Une nouvelle vision du temps
Selon cette idée, le temps ne se réduit pas à une simple flèche chronologique. Kletetschka nous propose que le temps se déploie en trois dimensions. La première dimension, c’est celle que l’on vit tous les jours : le passé, le présent et le futur. La deuxième dimension ouvrirait la porte à différents scénarios pour un même moment ou même à des univers parallèles. Et la troisième dimension expliquerait comment on pourrait passer d’un scénario à l’autre.
L’idée, c’est de repenser l’espace comme une simple projection d’une réalité temporelle beaucoup plus étendue. Pour citer Kletetschka lui-même : « L’espace existe bien avec ses trois dimensions, mais il n’est que la projection d’une réalité temporelle plus vaste. » Remettre en question notre vision du temps pourrait ainsi nous aider à mieux comprendre les lois qui gouvernent notre univers.
Ce que ça change pour la physique moderne
Si cette théorie se confirme, elle pourrait permettre de rapprocher des lois qui, pour l’instant, semblent se tenir sur des pieds d’argile. Par exemple, elle offre la possibilité de rapprocher la relativité générale d’Einstein et la physique quantique.
La force de la proposition de Kletetschka réside dans la possibilité de la tester en laboratoire. Concrètement, elle pourrait permettre de reproduire la masse de particules élémentaires, comme les électrons et les quarks, et de comparer ces prédictions aux mesures réalisées dans des accélérateurs de particules.
C’est intéressant de noter que d’autres chercheurs ont déjà flirté avec l’idée de dimensions temporelles supplémentaires. Itzhak Bars, par exemple, a évoqué leur présence dans des conditions d’énergies extrêmes (comme celles qui régnaient lors du Big Bang). Contrairement à d’autres approches, la théorie de Kletetschka se montre compatible avec le principe de causalité.

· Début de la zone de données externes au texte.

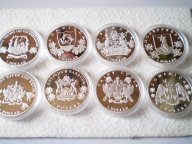 Восточные Карибы Антигуа, Доминика и т.д. 1 доллар 2014.PROOF,серебро,капсула.Подборка из 8-ми монет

Un univers aux multiples facettes
L’idée que notre univers renferme plus de quatre dimensions (trois spatiales et une temporelle) n’est pas une nouveauté. Déjà en 1919, Theodor Kaluza suggérait l’existence d’une cinquième dimension pour mettre ensemble la relativité générale et l’électromagnétisme. Ses travaux furent ensuite approfondis dans les années 1920 par Oskar Klein sous l’angle quantique.
Depuis, de nombreuses théories ont vu le jour pour explorer ces dimensions supplémentaires. La théorie des cordes, introduite dans les années 1970 par Gabriele Veneziano et son équipe, requiert en fait plus de quatre dimensions pour tenir la route. Elle a évolué vers la théorie des supercordes qui se base sur dix dimensions et même vers la théorie M qui en propose onze.